Sample-Efficient Policy Constraint Offline Deep Reinforcement Learning based on Sample Filtering
Yuanhao Chen, Qi Liu, Pengbin Chen, Zhongjian Qiao, Yanjie Li
TL;DR
This work tackles distribution shift in offline RL by introducing a simple sample-filtering strategy that scores episodes via average and discounted rewards to curate high-quality trajectories. The filtered dataset is used to train policy-constraint offline RL methods, yielding improved sample efficiency and stronger final performance across multiple benchmarks. Experimental results on BEAR, TD3+BC, and IQL with D4RL datasets demonstrate outperformance of baselines in most tasks and exhibit faster convergence due to focused learning on high-value regions. The approach offers a practical pre-processing step to enhance offline RL pipelines, with potential extensions to richer filtering criteria and real-world applications.
Abstract
Offline reinforcement learning (RL) aims to learn a policy that maximizes the expected return using a given static dataset of transitions. However, offline RL faces the distribution shift problem. The policy constraint offline RL method is proposed to solve the distribution shift problem. During the policy constraint offline RL training, it is important to ensure the difference between the learned policy and behavior policy within a given threshold.

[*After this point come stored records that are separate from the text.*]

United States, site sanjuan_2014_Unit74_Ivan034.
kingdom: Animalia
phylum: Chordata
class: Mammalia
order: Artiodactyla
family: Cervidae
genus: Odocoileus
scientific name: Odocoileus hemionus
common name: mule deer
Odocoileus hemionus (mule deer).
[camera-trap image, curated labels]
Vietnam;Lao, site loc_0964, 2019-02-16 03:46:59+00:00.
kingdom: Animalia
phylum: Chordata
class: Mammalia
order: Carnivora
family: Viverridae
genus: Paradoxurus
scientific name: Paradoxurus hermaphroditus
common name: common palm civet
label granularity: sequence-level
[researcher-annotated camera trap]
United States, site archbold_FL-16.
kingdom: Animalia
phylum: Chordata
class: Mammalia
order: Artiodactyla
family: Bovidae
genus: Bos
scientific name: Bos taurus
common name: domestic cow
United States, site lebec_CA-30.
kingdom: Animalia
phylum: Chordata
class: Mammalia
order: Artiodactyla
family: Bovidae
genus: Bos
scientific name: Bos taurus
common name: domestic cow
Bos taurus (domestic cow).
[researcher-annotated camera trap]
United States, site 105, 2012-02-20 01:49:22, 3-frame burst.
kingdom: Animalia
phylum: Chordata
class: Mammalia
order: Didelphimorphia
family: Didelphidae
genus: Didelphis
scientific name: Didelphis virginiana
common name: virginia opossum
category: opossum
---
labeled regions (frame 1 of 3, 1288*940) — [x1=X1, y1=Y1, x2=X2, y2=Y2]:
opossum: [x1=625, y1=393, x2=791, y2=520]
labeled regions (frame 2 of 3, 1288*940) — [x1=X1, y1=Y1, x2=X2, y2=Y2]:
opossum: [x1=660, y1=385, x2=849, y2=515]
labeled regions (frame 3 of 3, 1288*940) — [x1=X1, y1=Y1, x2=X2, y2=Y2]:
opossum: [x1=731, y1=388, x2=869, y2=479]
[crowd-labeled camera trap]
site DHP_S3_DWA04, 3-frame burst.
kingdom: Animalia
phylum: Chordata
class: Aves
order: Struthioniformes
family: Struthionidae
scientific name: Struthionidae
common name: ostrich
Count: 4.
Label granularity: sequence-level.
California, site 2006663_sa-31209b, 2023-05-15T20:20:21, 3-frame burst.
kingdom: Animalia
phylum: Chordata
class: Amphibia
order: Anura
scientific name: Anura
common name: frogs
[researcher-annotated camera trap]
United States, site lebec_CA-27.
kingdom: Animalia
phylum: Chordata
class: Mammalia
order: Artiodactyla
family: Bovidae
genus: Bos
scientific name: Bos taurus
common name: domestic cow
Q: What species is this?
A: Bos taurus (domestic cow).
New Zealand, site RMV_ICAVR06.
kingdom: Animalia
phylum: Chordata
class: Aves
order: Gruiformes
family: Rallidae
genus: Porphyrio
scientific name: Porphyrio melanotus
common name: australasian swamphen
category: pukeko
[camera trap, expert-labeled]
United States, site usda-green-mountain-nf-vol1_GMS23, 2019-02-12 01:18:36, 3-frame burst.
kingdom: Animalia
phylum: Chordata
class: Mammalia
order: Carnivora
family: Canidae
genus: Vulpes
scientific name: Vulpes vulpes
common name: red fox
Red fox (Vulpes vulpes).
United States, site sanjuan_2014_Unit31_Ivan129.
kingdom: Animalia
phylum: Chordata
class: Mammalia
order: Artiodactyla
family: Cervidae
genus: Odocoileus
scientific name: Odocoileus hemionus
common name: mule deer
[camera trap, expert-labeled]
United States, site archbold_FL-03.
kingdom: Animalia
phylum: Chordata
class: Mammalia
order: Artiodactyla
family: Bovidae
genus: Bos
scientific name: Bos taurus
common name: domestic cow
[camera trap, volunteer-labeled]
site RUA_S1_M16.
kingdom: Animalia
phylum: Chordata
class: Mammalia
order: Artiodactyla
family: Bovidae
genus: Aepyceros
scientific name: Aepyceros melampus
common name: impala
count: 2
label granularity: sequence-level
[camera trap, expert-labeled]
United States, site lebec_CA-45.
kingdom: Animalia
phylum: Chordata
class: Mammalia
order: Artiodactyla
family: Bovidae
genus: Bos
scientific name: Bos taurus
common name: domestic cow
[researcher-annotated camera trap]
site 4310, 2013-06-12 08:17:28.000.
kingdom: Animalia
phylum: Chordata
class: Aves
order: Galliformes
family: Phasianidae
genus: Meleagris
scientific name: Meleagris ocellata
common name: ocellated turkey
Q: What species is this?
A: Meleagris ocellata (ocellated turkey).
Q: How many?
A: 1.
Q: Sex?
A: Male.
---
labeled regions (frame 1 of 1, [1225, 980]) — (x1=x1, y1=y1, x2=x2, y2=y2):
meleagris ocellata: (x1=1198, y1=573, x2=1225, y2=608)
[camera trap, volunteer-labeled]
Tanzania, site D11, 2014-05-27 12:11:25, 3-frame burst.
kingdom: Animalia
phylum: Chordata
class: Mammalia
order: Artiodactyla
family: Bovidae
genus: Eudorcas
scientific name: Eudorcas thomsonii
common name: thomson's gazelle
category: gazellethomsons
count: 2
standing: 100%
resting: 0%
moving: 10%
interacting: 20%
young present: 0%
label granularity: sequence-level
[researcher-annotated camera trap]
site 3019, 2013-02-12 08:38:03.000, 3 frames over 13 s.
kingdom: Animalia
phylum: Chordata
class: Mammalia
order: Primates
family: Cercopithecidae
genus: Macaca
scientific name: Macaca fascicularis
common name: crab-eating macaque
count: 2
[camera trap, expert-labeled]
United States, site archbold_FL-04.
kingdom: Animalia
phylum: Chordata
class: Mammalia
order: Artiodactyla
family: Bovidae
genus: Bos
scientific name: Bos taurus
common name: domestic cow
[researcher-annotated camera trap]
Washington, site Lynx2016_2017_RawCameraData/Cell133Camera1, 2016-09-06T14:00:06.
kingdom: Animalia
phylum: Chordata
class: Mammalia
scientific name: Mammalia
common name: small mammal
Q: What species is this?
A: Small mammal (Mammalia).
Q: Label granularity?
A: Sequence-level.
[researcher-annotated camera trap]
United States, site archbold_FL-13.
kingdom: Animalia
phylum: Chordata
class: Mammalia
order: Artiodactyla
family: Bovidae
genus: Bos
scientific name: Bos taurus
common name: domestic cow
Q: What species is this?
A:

Thus, the learned policy heavily relies on the quality of the behavior policy. However, a problem exists in existing policy constraint methods: if the dataset contains many low-reward transitions, the learned will be contained with a suboptimal reference policy, leading to slow learning speed, low sample efficiency, and inferior performances. This paper shows that the sampling method in policy constraint offline RL that uses all the transitions in the dataset can be improved. A simple but efficient sample filtering method is proposed to improve the sample efficiency and the final performance. First, we evaluate the score of the transitions by average reward and average discounted reward of episodes in the dataset and extract the transition samples of high scores. Second, the high-score transition samples are used to train the offline RL algorithms. We verify the proposed method in a series of offline RL algorithms and benchmark tasks. Experimental results show that the proposed method outperforms baselines.